*MATERIAL PROVIDED*

◆ ◆ ◆

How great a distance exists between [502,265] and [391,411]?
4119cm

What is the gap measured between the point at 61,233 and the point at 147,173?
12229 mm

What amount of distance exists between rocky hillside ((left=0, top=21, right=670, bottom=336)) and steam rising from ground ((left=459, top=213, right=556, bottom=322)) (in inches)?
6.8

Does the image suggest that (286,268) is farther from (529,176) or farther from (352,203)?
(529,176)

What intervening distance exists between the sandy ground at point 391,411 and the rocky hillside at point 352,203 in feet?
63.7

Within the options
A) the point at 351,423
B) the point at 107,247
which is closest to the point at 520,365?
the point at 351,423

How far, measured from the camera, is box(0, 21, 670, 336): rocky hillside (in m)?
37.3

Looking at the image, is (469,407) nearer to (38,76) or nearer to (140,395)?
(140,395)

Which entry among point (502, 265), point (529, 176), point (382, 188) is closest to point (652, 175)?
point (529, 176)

◆ ◆ ◆

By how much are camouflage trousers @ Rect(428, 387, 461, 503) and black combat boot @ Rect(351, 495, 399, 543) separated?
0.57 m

◆ ◆ ◆

*REQUIREMENTS*
Report each line of the records above that contains the string "measured", copying every such line in full.

*RESULT*
What is the gap measured between the point at 61,233 and the point at 147,173?
How far, measured from the camera, is box(0, 21, 670, 336): rocky hillside (in m)?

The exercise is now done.